SUR LES DEMANDES ACCESSOIRES
Madame [D] [E], partie perdante, supportera la charge des dépens, qui comprendront notamment le coût du commandement de payer.
Compte tenu des démarches judiciaires qu’a dû accomplir la SAEML LE FOYER MODERNE DE [Localité 9], Madame [D] [E] sera condamnée à lui verser la somme de 800 € au titre de l’article 700 du Code de procédure civile.

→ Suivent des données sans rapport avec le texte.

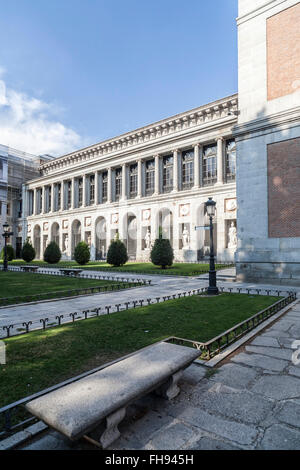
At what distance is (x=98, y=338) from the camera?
18.7ft

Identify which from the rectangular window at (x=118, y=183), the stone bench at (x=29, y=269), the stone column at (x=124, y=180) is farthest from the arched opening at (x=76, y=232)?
the stone bench at (x=29, y=269)

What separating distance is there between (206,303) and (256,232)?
7448mm

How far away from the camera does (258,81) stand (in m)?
15.6

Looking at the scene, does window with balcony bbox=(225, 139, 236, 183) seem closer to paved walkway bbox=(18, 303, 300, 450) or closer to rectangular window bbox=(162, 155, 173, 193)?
rectangular window bbox=(162, 155, 173, 193)

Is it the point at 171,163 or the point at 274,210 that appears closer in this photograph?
the point at 274,210

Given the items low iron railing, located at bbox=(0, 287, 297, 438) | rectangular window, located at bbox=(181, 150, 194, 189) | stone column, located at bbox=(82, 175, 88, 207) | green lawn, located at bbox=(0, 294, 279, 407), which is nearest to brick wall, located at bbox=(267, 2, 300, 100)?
low iron railing, located at bbox=(0, 287, 297, 438)

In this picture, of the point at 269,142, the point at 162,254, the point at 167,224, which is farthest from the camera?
the point at 167,224

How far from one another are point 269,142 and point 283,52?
15.3 feet

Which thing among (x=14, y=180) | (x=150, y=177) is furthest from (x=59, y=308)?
(x=14, y=180)

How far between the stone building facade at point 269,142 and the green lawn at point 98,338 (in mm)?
6358

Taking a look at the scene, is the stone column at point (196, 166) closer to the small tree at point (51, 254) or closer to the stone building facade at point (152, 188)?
the stone building facade at point (152, 188)

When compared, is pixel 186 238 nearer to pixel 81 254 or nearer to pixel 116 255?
pixel 116 255

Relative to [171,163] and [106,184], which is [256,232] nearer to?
[171,163]
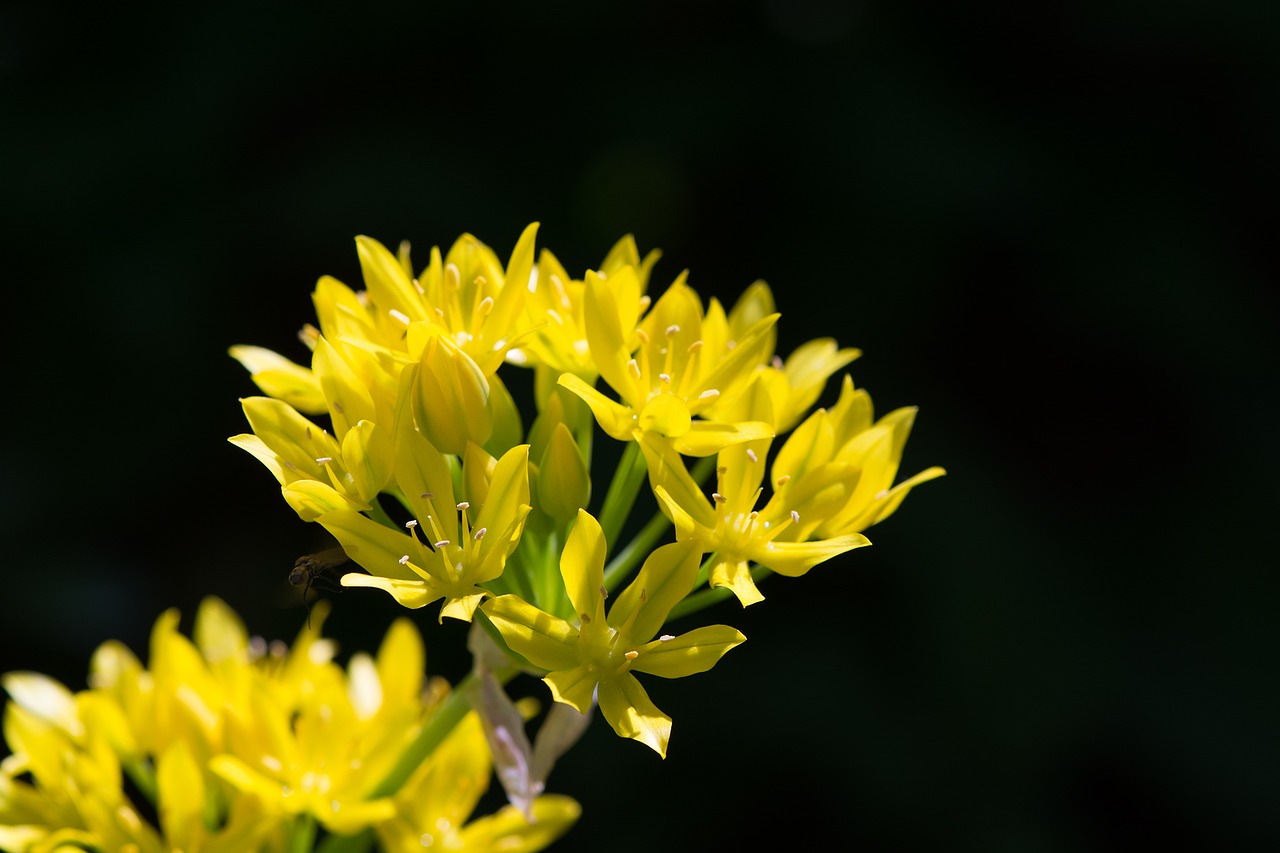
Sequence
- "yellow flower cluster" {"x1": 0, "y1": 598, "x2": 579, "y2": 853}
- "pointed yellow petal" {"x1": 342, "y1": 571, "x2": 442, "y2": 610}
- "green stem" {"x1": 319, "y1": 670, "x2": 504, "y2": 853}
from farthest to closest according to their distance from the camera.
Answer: "yellow flower cluster" {"x1": 0, "y1": 598, "x2": 579, "y2": 853}, "green stem" {"x1": 319, "y1": 670, "x2": 504, "y2": 853}, "pointed yellow petal" {"x1": 342, "y1": 571, "x2": 442, "y2": 610}

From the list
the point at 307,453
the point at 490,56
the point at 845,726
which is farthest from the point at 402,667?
the point at 490,56

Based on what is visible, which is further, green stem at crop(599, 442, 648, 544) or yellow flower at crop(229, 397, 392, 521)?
green stem at crop(599, 442, 648, 544)

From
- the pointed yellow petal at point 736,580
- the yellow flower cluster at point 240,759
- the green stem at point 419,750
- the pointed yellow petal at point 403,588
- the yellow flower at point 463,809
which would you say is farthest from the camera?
the yellow flower at point 463,809

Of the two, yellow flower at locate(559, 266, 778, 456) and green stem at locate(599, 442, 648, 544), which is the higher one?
yellow flower at locate(559, 266, 778, 456)

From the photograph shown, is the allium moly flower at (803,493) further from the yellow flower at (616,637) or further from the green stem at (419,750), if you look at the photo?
the green stem at (419,750)

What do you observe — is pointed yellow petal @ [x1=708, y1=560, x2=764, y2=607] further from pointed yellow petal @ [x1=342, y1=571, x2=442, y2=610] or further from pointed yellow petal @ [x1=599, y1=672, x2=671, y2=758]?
pointed yellow petal @ [x1=342, y1=571, x2=442, y2=610]

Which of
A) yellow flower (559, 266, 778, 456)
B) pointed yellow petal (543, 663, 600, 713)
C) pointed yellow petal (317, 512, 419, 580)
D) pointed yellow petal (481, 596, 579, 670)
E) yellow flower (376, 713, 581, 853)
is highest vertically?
yellow flower (559, 266, 778, 456)

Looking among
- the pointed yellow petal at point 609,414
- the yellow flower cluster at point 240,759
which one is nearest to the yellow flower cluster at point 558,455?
the pointed yellow petal at point 609,414

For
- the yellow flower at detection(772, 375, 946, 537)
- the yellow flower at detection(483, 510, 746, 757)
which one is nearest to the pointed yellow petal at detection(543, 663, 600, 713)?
the yellow flower at detection(483, 510, 746, 757)

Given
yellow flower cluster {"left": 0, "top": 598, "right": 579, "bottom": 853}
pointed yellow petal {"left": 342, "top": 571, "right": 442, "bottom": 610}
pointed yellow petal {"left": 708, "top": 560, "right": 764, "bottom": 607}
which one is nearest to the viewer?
pointed yellow petal {"left": 342, "top": 571, "right": 442, "bottom": 610}
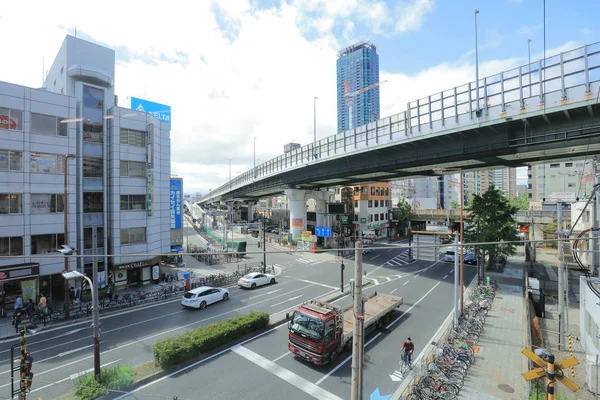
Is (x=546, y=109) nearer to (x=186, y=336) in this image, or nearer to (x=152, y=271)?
(x=186, y=336)

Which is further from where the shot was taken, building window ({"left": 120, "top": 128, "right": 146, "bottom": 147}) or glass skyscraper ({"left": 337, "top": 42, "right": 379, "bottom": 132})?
glass skyscraper ({"left": 337, "top": 42, "right": 379, "bottom": 132})

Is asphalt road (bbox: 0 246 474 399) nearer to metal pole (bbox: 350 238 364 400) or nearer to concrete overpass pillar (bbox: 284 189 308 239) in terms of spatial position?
metal pole (bbox: 350 238 364 400)

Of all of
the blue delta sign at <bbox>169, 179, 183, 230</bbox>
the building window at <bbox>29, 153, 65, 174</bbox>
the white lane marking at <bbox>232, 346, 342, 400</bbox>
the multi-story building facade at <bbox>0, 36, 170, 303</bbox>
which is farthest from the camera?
the blue delta sign at <bbox>169, 179, 183, 230</bbox>

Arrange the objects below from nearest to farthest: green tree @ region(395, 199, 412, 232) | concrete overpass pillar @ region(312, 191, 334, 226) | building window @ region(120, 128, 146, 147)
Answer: building window @ region(120, 128, 146, 147)
concrete overpass pillar @ region(312, 191, 334, 226)
green tree @ region(395, 199, 412, 232)

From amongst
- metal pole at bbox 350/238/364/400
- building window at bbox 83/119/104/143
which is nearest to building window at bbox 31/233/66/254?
building window at bbox 83/119/104/143

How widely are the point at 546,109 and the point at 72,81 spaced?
38.4 metres

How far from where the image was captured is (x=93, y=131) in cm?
2539

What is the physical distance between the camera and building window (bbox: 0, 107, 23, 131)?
2052 centimetres

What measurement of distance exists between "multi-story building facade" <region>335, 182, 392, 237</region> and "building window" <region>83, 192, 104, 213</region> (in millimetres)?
41474

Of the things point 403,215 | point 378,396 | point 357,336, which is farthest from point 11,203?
point 403,215

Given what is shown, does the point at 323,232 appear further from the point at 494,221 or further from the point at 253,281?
the point at 494,221

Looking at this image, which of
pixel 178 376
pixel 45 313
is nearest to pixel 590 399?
pixel 178 376

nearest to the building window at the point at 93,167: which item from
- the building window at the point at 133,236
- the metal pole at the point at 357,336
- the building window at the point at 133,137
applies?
the building window at the point at 133,137

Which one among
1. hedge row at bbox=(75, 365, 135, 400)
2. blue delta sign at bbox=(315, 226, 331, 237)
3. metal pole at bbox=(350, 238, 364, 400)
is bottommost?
hedge row at bbox=(75, 365, 135, 400)
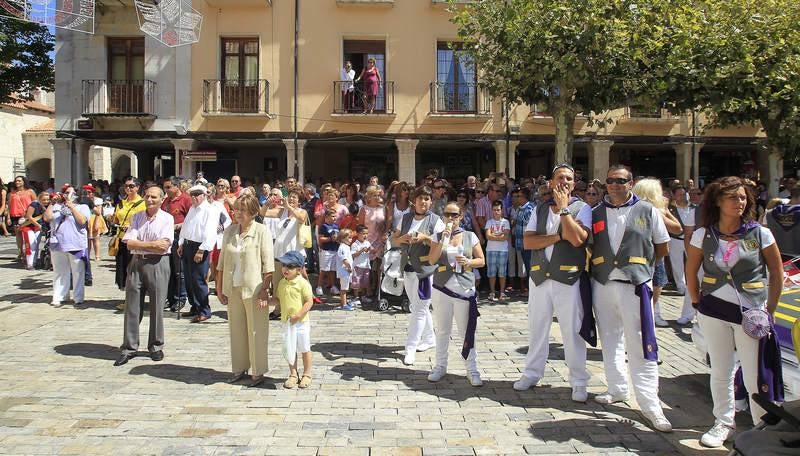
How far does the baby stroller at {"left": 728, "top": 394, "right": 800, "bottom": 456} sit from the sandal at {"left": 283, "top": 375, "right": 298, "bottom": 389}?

Conformément aux dispositions de l’article 514 du Code de procédure civile, il y lieu de constater que la présente décision est assortie de l’exécution provisoire.
PAR CES MOTIFS
Le Juge des contentieux de la protection, statuant par mise à disposition au Greffe, par jugement réputé contradictoire et en premier ressort,
CONSTATE que les conditions d’acquisition de la clause résolutoire figurant au bail conclu le 3 juin 2020 entre la Société anonyme d’économie mixte locale LE FOYER MODERNE DE [Localité 9] et Madame [D] [E] concernant l’appartement à usage d’habitation situé au [Adresse 5] [Localité 6] (logement N° 0010 – 5ème étage) sont réunies à la date du 25 mars 2024 ;
ORDONNE en conséquence à Madame [D] [E] de libérer les lieux et de restituer les clés dans le délai de quinze jours à compter de la signification du présent jugement ;
DIT qu’à défaut pour Madame [D] [E] d’avoir volontairement libéré les lieux et restitué les clés dans ce délai, la Société anonyme d’économie mixte locale LE FOYER MODERNE DE [Localité 9] pourra, deux mois après la signification d’un commandement de quitter les lieux, faire procéder à son expulsion ainsi qu’à celle de tous occupants de son chef, y compris le cas échéant avec le concours d’un serrurier et de la force publique ;
CONDAMNE Madame [D] [E] à verser à la Société anonyme d’économie mixte locale LE FOYER MODERNE DE [Localité 9] la somme de 8 094,63 € en quittances et deniers (décompte arrêté au 25 mars 2024, incluant le loyer du mois de février 2024), avec les intérêts au taux légal à compter de la signification de l’assignation ;
CONDAMNE Madame [D] [E] à verser à la Société anonyme d’économie mixte locale LE FOYER MODERNE DE [Localité 9] une indemnité mensuelle d’occupation d’un montant équivalent à celui du loyer et des charges, tel qu’il aurait été si le contrat s’était poursuivi, à compter du 26 mars 2024 et jusqu’à la date de la libération effective et définitive des lieux, caractérisée par la restitution des clés, cette indemnité d’occupation étant due en quittances et deniers ;
DÉBOUTE la Société anonyme d’économie mixte locale LE FOYER MODERNE DE [Localité 9] du surplus de ses demandes ;
CONDAMNE Madame [D] [E] à verser à la Société anonyme d’économie mixte locale LE FOYER MODERNE DE [Localité 9] une somme de 800 € au titre de l’article 700 du Code de procédure civile ;
CONDAMNE Madame [D] [E] aux dépens, qui comprendront notamment le coût du commandement de payer ;
RAPPELLE que la présente décision est assortie de l’exécution provisoire.
Le présent jugement est signé par le juge et le greffier.